Atlético were attacking with a free kick, seeking the breakthrough just before the interval. Logically, centre-backs Felipe and José María Giménez were up for the ball into the box. But the set piece broke down and the Russian side starting attacking, which left Atleti short at the back.
Only Koke and Renán Lodi were anywhere near Jan Oblak’s goal as Fedor Smolov advanced with the ball. But like a cheesy pop song, the rest of the Rojiblanco team shouted “I’ll run back to you” to their Slovenian goalkeeper and sprinted toward their own penalty area. Felipe, Giménez, Saúl, Thomas Partey, Diego Costa and Santiago Arias all made a beeline for Oblak’s goal, running in six lanes as if it were a 100m race.
Only Álvaro Morata and João Félix stayed up top to offer an out-ball, while the rest swarmed the Lokomotiv attackers who’d dared to launch an attacking move. Atlético quickly won back possession when Lokomotiv had to try their luck with a low-quality shooting opportunity which was blasted over the bar. Before that effort, a couple other players had shaped up as if they were about to shoot, but there were simply too many bodies in the way by that point and they backed out of it.
Still can't get over how Atlético Madrid completely and collectively ended this counter attack. pic.twitter.com/reYpvd6e4v
— Euan McTear (@emctear) October 3, 2019
The clip has been shared around social media, and while I’ve never seen anything quite this extreme, but this is the kind of mentality we’ve seen at Atlético for years. Fitness coach Profe Ortega works the players so hard during the summer at their Los Ángeles de San Rafael base for moments like this. Sweat it out under the Spanish sun in the summer. Run, run, run in the Russian winter.
Los Colchoneros’ squad has technical quality in abundance, but what makes them more than the sum of their parts is the effort applied in every single match. This mentality comes from the top, from Diego Simeone himself, who was the kind of player to leave it all on the pitch.
When he took over in 2011, he had in his squad players like Gabi, Juanfran, Miranda, Filipe Luís, Diego Godín, Arda Turan and Radamel Falcao. What Simeone changed was their mentality. He got them to put in that one extra morsel of effort per game necessary to change the situation. In his first week, he told the players that they’d end up hating him. He told them that only in the dictionary does “success” — “éxito” in Spanish — come before “work”.

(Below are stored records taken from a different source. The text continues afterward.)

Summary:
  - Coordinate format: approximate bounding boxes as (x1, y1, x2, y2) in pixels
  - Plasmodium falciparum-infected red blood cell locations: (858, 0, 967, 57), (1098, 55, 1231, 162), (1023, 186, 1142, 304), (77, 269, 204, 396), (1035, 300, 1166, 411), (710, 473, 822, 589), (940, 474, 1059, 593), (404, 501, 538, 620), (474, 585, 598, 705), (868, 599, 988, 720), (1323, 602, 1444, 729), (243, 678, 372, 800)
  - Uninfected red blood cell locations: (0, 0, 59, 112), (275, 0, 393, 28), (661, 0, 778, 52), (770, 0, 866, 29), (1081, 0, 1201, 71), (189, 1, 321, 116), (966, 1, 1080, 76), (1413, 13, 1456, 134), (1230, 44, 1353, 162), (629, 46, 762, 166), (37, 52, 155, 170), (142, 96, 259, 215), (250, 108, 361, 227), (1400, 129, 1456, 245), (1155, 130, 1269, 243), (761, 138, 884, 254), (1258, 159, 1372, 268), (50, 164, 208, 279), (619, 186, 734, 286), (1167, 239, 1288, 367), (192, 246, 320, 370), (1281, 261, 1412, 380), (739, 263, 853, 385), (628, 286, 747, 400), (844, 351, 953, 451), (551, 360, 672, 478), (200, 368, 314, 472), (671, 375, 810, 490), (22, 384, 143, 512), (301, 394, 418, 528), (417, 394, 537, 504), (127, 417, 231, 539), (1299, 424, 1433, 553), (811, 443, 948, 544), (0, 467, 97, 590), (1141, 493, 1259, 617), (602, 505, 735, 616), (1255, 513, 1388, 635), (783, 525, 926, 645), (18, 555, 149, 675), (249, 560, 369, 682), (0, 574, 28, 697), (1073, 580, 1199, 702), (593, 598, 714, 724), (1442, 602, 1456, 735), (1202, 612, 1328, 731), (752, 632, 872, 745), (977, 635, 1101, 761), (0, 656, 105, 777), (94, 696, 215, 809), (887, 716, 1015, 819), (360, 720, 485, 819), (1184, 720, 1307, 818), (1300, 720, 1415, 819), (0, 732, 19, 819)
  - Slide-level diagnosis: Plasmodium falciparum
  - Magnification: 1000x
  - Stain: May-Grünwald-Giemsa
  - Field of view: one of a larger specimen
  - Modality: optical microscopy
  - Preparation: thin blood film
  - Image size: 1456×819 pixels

Simeone is Mr. Effort. Even during a family holiday he once grew angry with his wife when he felt she wasn’t pulling her weight in a beach volleyball game. When it comes to professional footballers, he obviously expects even more. He expects moments like Tuesday’s collective sprint back. You can bet Simeone beamed with pride as he watched those five seconds of action.